Hyperscaling Self-Service Infrastructure: Transitioning from Ticketing to Load Balancing-as-a-Service at Criteo
In this presentation, William Dauchy and Pierre Cheynier describe building a self-service infrastructure platform that supports 50,000 servers at Criteo. HAProxy Enterprise is their preferred layer 7 load-balancing technology because it provides robust health checks, log sampling, and TLS offloading. Its ability to run on commodity hardware is cost effective and allows them to scale horizontally to accommodate any sized traffic. Their platform allows load balancers to be created on-demand, giving their teams convenient Load Balancing-as-a-Service.
Hi everyone. I hope that you are awake! I’m William and this is Pierre and we are both from the Network Load Balancer team at Criteo. Today, we are going to talk about transitioning from ticketing to a Load Balancer-as-a-Service. This subject, interestingly, you will find some connections with the presentation from this morning from Booking or GitHub.

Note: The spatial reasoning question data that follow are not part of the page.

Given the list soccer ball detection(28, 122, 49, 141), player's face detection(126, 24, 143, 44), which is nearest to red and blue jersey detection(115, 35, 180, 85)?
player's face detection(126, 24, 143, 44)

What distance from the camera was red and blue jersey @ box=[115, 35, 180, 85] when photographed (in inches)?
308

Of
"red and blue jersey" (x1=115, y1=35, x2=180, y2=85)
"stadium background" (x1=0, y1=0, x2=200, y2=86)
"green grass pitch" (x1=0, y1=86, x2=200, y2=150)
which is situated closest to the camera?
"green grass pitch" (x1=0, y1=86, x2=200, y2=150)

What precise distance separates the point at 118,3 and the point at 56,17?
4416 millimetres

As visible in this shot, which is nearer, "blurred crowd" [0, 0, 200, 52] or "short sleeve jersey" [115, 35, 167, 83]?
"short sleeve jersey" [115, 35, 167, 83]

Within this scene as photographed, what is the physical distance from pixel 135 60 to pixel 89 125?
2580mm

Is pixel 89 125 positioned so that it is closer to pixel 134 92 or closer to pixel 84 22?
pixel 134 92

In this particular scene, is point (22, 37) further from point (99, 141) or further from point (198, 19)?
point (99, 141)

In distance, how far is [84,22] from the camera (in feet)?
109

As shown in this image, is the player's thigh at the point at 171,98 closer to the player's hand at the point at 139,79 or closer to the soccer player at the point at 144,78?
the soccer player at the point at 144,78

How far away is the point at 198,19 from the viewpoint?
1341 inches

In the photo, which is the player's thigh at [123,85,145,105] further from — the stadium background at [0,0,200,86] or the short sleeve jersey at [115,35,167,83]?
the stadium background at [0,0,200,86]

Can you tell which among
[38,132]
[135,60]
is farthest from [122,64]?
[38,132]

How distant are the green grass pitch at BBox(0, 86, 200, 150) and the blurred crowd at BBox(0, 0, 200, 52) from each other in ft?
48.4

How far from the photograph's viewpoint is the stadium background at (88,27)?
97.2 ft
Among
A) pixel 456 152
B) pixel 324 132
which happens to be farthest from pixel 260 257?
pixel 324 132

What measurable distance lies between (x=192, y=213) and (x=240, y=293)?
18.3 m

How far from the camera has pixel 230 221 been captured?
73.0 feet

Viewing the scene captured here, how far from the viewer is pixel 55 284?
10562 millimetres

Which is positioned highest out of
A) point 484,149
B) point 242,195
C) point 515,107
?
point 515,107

I won’t enter too much into some gory details because this morning there was an awesome talk about that from Booking and GitHub, but we’ll try to focus more on what’s specific to Criteo. The first thing we did as a team at that time was to define APIs for our end users. The way we introduced these APIs was by writing our own DSL and API extension for our existing execution environment. The goal here was to have the exact same primitives everywhere, again so that people can see the network as a flattened environment completely agnostic from the execution environment. This, for sure, was tightly linked to the Consul registration.
I took a small example here. So, you have someone defining an app with a port and with a network service data set, which is in fact a matter of adding metadata. The first part here for these folks are apparently to create a service named superservice and under the domain criteo.net. Their visibility, this is a public service and they have a strategy regarding the DNS entries we would generate. Then, they can specify stuff related to HTTP. For example, they want a redirection between HTTP and HTTPS to be enforced.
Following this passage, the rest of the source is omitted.